§ **Consigne 1**: Veuillez traduire en anglais cette phrase de la page sur le Myanmar : « En s’en prenant directement à la population civile, les forces armées du Myanmar ont donc violé cette règle fondamentale du DIH. »
§ **Consigne 2**: D’après la page sur le Myanmar, dans quelle prison les quatre hommes ont-ils été retrouvés pendus le 23 juillet 2022 ?

§ **Page**:

....................

Le mercredi 1er juin 2022, Amnesty International a relevé dans un rapport que des civils, dans la région de Karen, ont subi des attaques aériennes ciblées, menées par l’armée du Myanmar, ainsi que des tirs d’artillerie et de mortier, des arrestations arbitraires, et des exécutions extrajudiciaires. Il est important au regard de ces attaques de rappeler la règle fondamentale de la distinction en DIH, qui interdit de prendre volontairement des personnes civiles pour cible, ou de répandre la terreur parmi la population civile à travers des actes de violence ou des menaces (voir notamment article 3 commun aux Conventions de Genève ; et règle 1 et règle 2 de l’Étude du CICR sur le DIH coutumier). En s’en prenant directement à la population civile, les forces armées du Myanmar ont donc violé cette règle fondamentale du DIH. Ces attaques envers la population civile sont également constitutives de crimes de guerre au regard de l’article 8.e)i) du Statut de Rome de la Cour pénale internationale (ci-après Statut de Rome).

B-Les exécutions extrajudiciaires et les règles protégeant les individus aux mains d’une partie au conflit

Le 23 juillet 2022, 4 hommes, dont un vétéran activiste prodémocratie et un ancien député de la Ligue nationale pour la démocratie, ont été retrouvés pendus dans la prison Insein de Yangon, après que la junte militaire au pouvoir avait annoncé le 3 juin dernier « son intention de procéder aux exécutions de quatre hommes condamnés à mort » lors d’un procès dont les appels ont été rejetés. Des experts onusiens indépendants estiment également qu’environ 2 000 civils ont été victimes d’exécutions extrajudiciaires commises par l’armée. Ces pratiques sont contraires aux garanties de procès justes et équitables, qui ne cessent pas en période de conflit armé. En effet, l’article 3 commun aux Conventions de Genève, qui régit les CANIs, prohibe à son alinéa 1)d) « les condamnations prononcées et les exécutions effectuées sans un jugement préalable, rendu par un tribunal régulièrement constitué, assorti des garanties judiciaires reconnues comme indispensables par les peuples civilisés ». Il est également possible de retrouver ces garanties à la règle 100 de l’Étude du CICR sur le DIH coutumier. En contexte de conflit armé, ces exécutions extrajudiciaires peuvent également constituer des crimes de guerre en vertu de l’article 8 du Statut de Rome de la Cour pénale internationale, qui criminalise les « atteintes à la vie » en contexte de CANIs à son alinéa c)i), ainsi que « [l]es condamnations prononcées et les exécutions effectuées sans un jugement préalable, rendu par un tribunal régulièrement constitué, assorti des garanties judiciaires généralement reconnues comme indispensable » à son alinéa c)iv).

....................

§ **Liste des données**:

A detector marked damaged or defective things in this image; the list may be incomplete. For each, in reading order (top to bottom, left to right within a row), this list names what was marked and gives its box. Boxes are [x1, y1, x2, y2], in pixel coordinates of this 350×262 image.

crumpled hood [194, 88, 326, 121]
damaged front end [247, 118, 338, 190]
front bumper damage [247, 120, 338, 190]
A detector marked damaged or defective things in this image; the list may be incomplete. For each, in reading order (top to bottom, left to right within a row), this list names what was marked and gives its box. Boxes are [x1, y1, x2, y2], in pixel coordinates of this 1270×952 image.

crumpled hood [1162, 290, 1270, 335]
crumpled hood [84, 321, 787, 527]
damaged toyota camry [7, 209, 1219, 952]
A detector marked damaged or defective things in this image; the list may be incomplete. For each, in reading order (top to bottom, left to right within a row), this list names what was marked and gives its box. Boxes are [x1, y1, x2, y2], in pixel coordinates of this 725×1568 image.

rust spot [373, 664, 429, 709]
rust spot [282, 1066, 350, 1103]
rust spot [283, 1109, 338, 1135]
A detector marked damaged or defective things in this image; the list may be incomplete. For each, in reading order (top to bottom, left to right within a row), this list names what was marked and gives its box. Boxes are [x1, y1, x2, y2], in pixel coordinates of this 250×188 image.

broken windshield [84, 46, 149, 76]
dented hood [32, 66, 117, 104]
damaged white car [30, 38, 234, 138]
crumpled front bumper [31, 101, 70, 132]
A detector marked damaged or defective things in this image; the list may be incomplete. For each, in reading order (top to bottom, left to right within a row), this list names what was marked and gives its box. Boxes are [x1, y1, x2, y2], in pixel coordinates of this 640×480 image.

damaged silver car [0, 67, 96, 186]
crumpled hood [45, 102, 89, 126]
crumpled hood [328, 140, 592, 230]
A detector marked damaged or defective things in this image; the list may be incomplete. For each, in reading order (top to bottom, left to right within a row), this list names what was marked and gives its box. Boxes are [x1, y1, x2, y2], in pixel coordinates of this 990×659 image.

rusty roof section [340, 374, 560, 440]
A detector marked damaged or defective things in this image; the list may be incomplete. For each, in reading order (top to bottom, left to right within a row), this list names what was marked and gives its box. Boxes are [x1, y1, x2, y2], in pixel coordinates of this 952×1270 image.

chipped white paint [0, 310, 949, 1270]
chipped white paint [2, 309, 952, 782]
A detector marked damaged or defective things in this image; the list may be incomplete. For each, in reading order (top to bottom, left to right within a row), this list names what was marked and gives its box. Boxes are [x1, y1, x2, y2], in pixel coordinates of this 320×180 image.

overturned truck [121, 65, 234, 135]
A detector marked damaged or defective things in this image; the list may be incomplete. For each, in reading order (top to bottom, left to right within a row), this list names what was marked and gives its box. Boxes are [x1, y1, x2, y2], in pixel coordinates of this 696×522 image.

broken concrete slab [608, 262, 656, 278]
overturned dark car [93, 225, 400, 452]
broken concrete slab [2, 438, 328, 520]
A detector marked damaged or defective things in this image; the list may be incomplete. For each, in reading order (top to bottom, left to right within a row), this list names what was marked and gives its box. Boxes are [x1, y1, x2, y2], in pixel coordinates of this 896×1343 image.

....................

§ **Réponse complète 1**: By directly targeting the civilian population, the armed forces of Myanmar therefore violated this fundamental rule of IHL.

§ **Réponse complète 2**: Dans la prison Insein de Yangon.